Anti-vibration pedestal for anchor chain wheel of marine anchor windlass
By designing a vibration-resistant base for marine anchor winches and anchor chains, and utilizing splicing plates of a specific shape and a multi-point support structure, the stability problem of anchor winches and anchor chains was solved, thereby improving the stability and vibration resistance of the device.
Patent Information
- Authority / Receiving Office
- CN · China
- Patent Type
- Utility models(China)
- Current Assignee / Owner
- ZHEJIANG FULENDE HEAVY IND CO LTD
- Filing Date
- 2025-06-04
- Publication Date
- 2026-06-23
AI Technical Summary
Existing methods of securing marine anchor winches are insufficient to maintain the stability of the winches and anchor chains, thus affecting the stability of the ship.
A vibration-resistant base for a marine anchor winch and anchor chain wheel was designed. By setting specific shapes and layouts for the second and first splicing plates, and combining structures such as screws, nuts, rubber pads, baffles, and pressure plates, multi-point support and limiting of the anchor winch and anchor chain wheel are achieved, thereby enhancing stability.
It improves the installation stability of the anchor winch and anchor chain wheel, reduces swaying and impact, and enhances the overall stability of the device.
Smart Images

Figure CN224392889U_ABST
Abstract
Description
Technical Field
[0001] This utility model belongs to the field of marine anchor winch technology, specifically a marine anchor winch anchor chain wheel vibration-resistant base. Background Technology
[0002] Marine anchor winches are installed on the deck via a base and are usually fixed to the deck with bolts. After the anchor winch is deployed, it needs to ensure the stability of the ship's position and will be subject to a large external force. After long-term use, the existing fixing method is difficult to maintain the stability of the anchor winch, which in turn affects the stability of the ship. To address this, we propose a vibration-resistant anchor chain wheel base for marine anchor winches. Utility Model Content
[0003] In view of the above situation and to overcome the defects of the prior art, this utility model provides a marine anchor winch anchor chain wheel vibration-resistant base, which effectively solves the above problems.

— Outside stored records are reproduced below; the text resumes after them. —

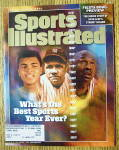 Sport Illustrated Magazine Dec 28, 1998-jan 4, 1999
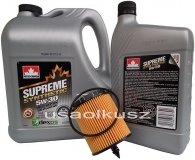 Filtr oraz syntetyczny olej 5W30 Chevrolet Equinox 2,4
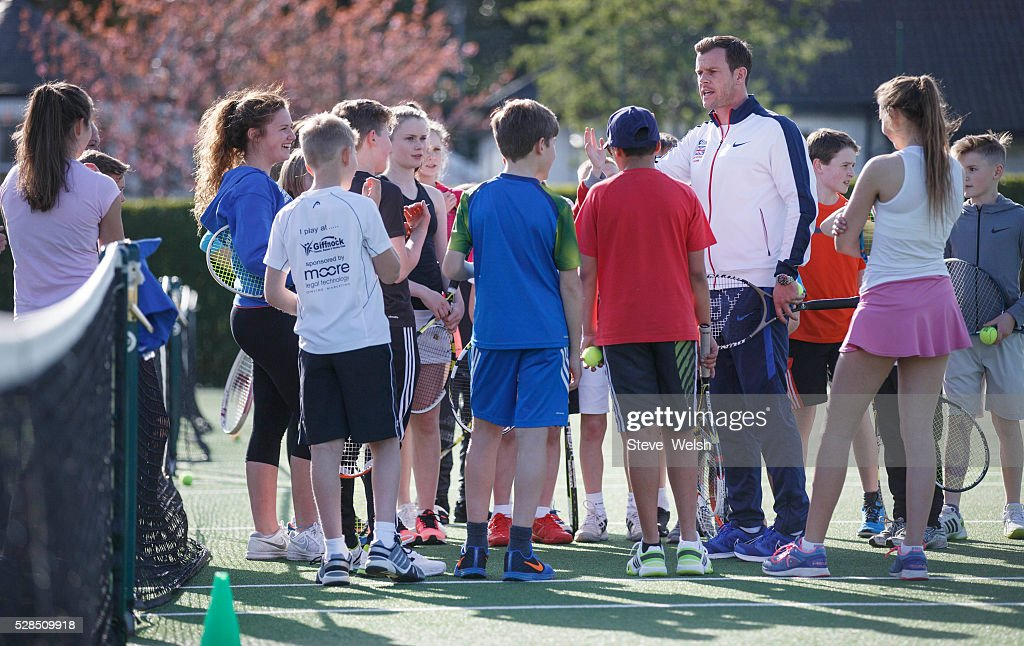 Leon Smith Davis Cup Captain takes a coaching session at Giffnock Tennis Club Glasgow the club where he started his career at on May 5, 2016 in Glasgow, Scotland.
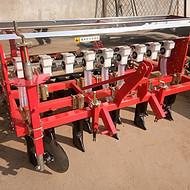 尚锐农业机械 多功能药材播种机
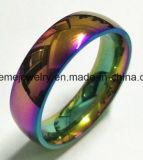 색깔 스테인리스 반지 SSR2769가 새로운 디자인에 의하여 눈을 부시게 한다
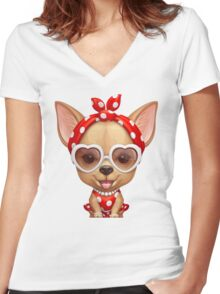 Chihuahua in the Guise of a Retro Beauty Women's Fitted V-Neck T-Shirt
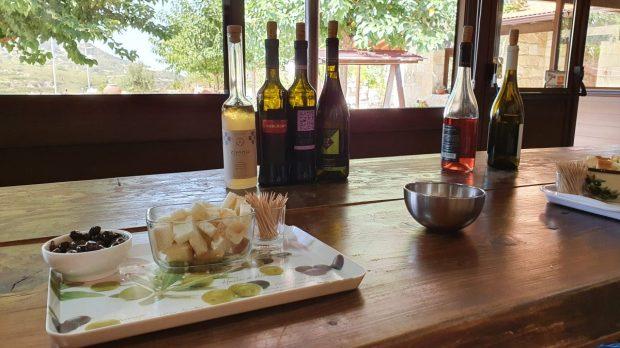 Weinverkostung Zypern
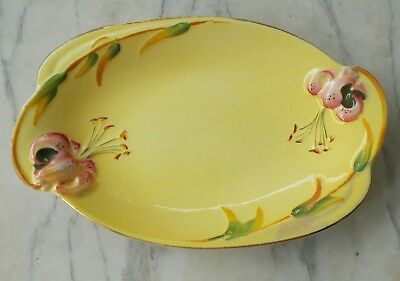 Royal Winton Grimwades Yellow TIGER LILY Serving Dish 1940's Rare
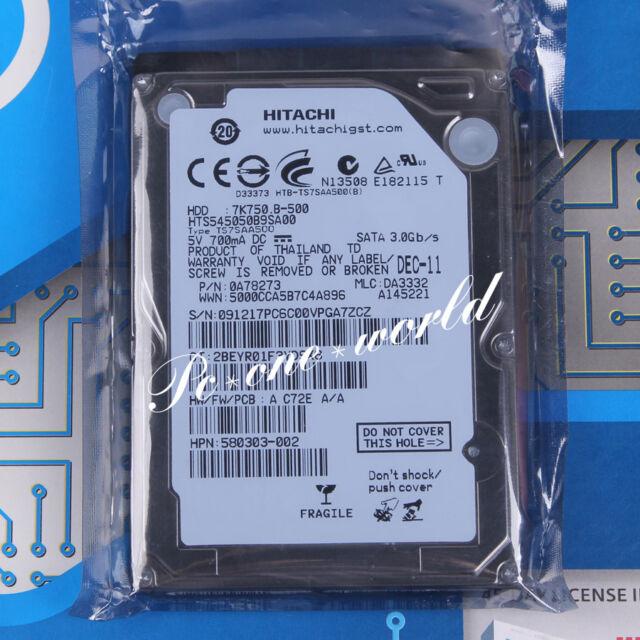 "100% OK HTS545050B9SA00 HITACHI 500 GB 2.5"" 5400 RPM 8 MB SATA Hard Disk HDD"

[0004] To achieve the above objectives, the present invention provides the following technical solution: a marine anchor winch anchor chain wheel vibration-damping base, comprising a base, with screws connected to both the left and right sides of the base, and multiple sets of first splicing plates arranged on the outer sides of the screws on both the left and right sides, and multiple sets of second splicing plates placed on the upper side of the base, with the multiple sets of second splicing plates evenly distributed between the multiple sets of first splicing plates.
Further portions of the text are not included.